The typhoon moved west-northwest at a slower rate than expected, but on September 19, Typhoon Ken, a subtropical ridge moved west-southwest, moving into south China and the South China Sea. As such, many tropical cyclone forecast models showed Ken turning north-northeast, but Ken began to stall on September 20 instead. Around this time, the JMA estimated peak wind speeds of 110 mph and a peak pressure of 940 mbar. Initially, Ken was small, but around this time the storm began to grow in size. The cause of the structural change is unknown, but it is possible that some dry air got introduced into the storm's circulation, which also caused the eye to collapse and the storm to weaken.

By September 21, Ken began to move erratically due to a deepening trough that was centered north of Typhoon Ken before taking off in the general direction of Japan. Weakening ensued thereafter due to increased wind shear. By September 23, the JWC reported that winds had diminished below Category 2-equaivlent strength on the SSHWS while the JMA reported winds of 130 km/h. At this time, Ken was located around 650 km south of Tokyo. By the next day, however, this weakening trend had leveled off; data from the JMA suggests that the storm did not weaken further until September 25. After according to the JTWC, maintain winds of 135 km/h during September 24, the typhoon weakened slightly. Ken made landfall near Shikoku early on September 25 with winds of 130 km/h, and after weakening a little according to the JTWC, Ken passed over Honshu. That day, the system moved into the Sea of Japan, where it transitioned into an extratropical cyclone while producing winds just below typhoon-force. Despite this, the JMA kept an eye on the system for two more days.

==Impact and aftermath==
Because Ken posed a threat to shipping lanes, a tropical cyclone warning was issued for shipping lanes for a span of 66 hours, lasting from 0900 UTC September 19 until 0300 UTC September 22. Upon making landfall in Japan, Ken became the fourth storm to strike the nation during the season. Ken was responsible for strong winds, including a 90 km/h wind speed on Honshu. Additionally, wind gusts of 221 km/h were measured on Shikoku. Torrential rains were also recorded; a peak rainfall total was measured at 500 mm in Funato, which also sustained the highest hourly rainfall total of 79.0 mm. In Uwajima on the island Shikoku (the smallest of the four main Japanese islands), a peak six-hour total of 220 mm was recorded. Additionally, a daily rainfall peak of 280 mm was measured at Kadena. Somewhere in Shikoku, 470 mm of rain was recorded in a two-day time span.

Heavy rains resulted in 114 mudslides, which destroyed eight homes. According to Japan's police service, a total of 2,440 dwellings were flooded including over 450 in Uwajimi. Four homes were also damaged in Shikoku. Two minor bridges were washed away due to flooding rivers. Airlines cancelled 74 flights and the Japan National Railways halted 17 trains on the southernmost main island of Kyushu. Total damages for the storm are ¥38.37 million (US$154,000). A total of five people were killed by the storm, including three on Shikoku. An elderly couple was killed in their bed while a 30-year-old man drowned in his car. In addition to these fatalities, 18 persons were hurt; five of these injuries occurred on Shikoku. Overall, the storm directly affected 21 districts of Japan.

• [Task to complete]
Condense the Typhoon Ken paragraph beginning "Because Ken posed a threat" into a short bulleted list that keeps its main facts. The lines that follow have no connection to the text about Typhoon Ken.

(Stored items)

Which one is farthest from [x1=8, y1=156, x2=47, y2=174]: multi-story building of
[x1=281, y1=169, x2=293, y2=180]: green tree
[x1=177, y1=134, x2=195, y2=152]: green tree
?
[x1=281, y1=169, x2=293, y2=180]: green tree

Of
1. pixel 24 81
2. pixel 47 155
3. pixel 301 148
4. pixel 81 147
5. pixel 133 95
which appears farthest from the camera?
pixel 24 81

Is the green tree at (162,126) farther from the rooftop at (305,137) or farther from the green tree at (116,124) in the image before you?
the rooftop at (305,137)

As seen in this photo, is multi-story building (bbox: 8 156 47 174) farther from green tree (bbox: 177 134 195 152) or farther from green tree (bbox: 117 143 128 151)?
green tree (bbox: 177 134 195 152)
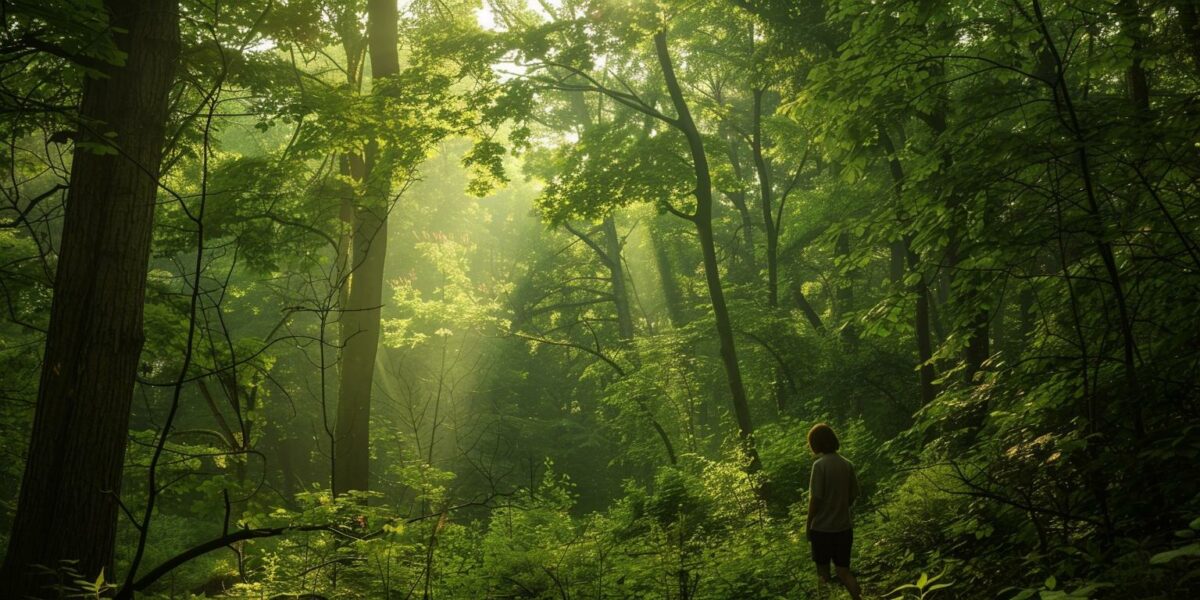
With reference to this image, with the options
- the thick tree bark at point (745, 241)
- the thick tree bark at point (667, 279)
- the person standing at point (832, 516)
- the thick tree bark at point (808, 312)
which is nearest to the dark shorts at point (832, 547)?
the person standing at point (832, 516)

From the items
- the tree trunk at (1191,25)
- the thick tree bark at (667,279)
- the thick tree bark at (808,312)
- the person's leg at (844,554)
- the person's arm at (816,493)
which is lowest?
the person's leg at (844,554)

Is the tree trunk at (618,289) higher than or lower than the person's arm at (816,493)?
higher

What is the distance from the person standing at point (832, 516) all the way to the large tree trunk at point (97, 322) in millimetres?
5464

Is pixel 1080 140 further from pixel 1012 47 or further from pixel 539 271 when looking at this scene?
pixel 539 271

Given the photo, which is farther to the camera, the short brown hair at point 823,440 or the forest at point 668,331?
the short brown hair at point 823,440

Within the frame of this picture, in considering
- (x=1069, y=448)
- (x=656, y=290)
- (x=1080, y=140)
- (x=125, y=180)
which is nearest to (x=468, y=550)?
(x=125, y=180)

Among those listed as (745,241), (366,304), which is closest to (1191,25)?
(366,304)

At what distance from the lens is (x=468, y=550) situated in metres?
8.66

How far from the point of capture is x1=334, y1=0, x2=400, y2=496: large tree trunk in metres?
11.0

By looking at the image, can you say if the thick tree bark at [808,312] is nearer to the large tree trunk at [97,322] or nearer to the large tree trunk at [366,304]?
the large tree trunk at [366,304]

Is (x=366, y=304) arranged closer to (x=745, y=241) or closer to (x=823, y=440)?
A: (x=823, y=440)

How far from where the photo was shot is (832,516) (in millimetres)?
6648

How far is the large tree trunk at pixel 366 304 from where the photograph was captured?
11.0m

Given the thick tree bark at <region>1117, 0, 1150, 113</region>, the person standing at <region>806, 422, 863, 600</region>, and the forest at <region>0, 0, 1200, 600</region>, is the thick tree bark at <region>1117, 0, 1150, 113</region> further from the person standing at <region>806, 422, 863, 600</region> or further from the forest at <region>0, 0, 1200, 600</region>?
the person standing at <region>806, 422, 863, 600</region>
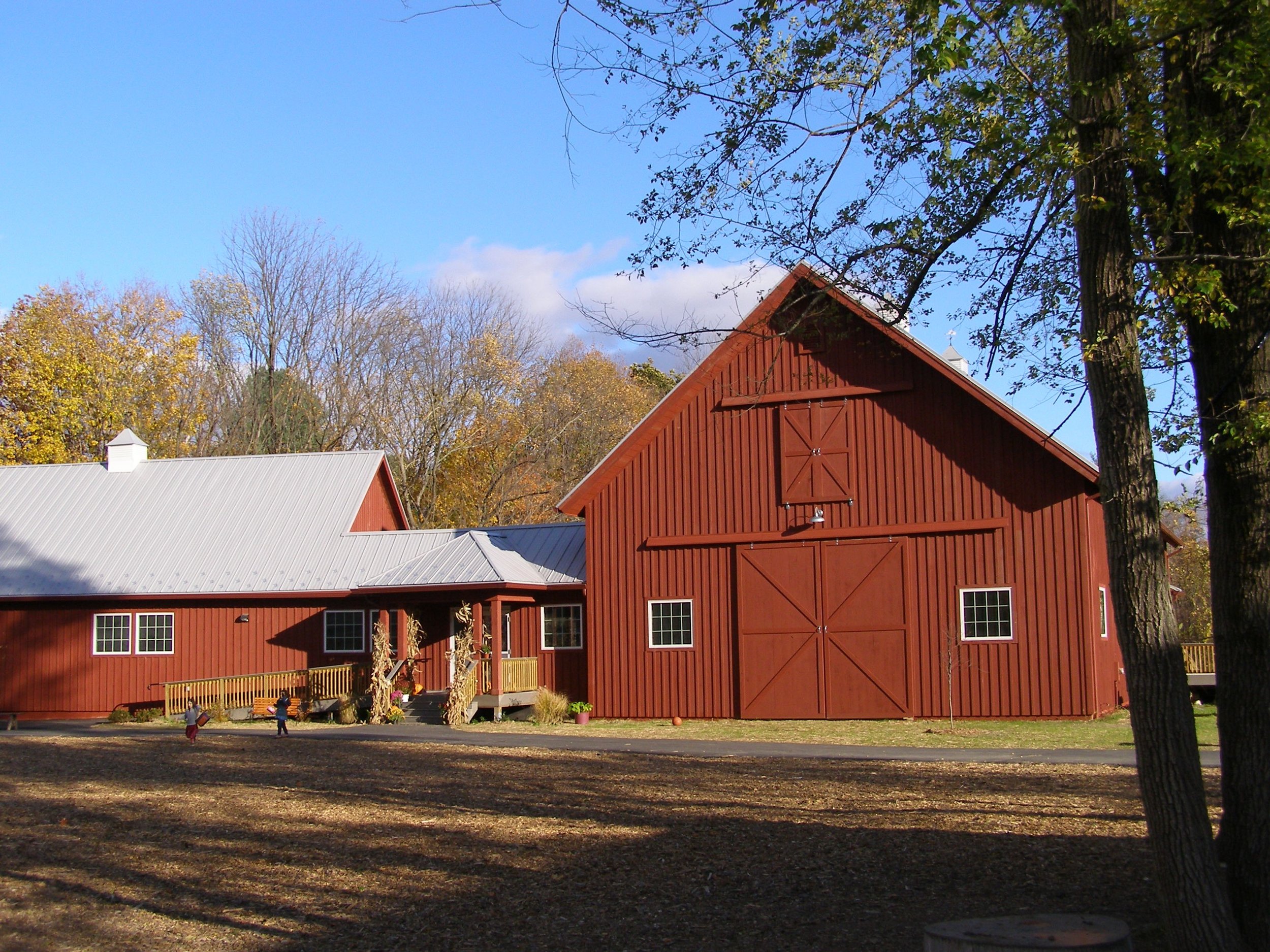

• [Result]
- A tropical cyclone warning for shipping lanes lasted 66 hours, from 0900 UTC September 19 to 0300 UTC September 22.
- Ken was the fourth storm of the season to strike Japan.
- Winds reached 90 km/h on Honshu, and gusts of 221 km/h were measured on Shikoku.
- Funato had the peak rainfall total, 500 mm, and the highest hourly total, 79.0 mm.
- Uwajima, on Shikoku, recorded a peak six-hour total of 220 mm.
- Kadena had a daily rainfall peak of 280 mm.
- One place on Shikoku received 470 mm of rain over two days.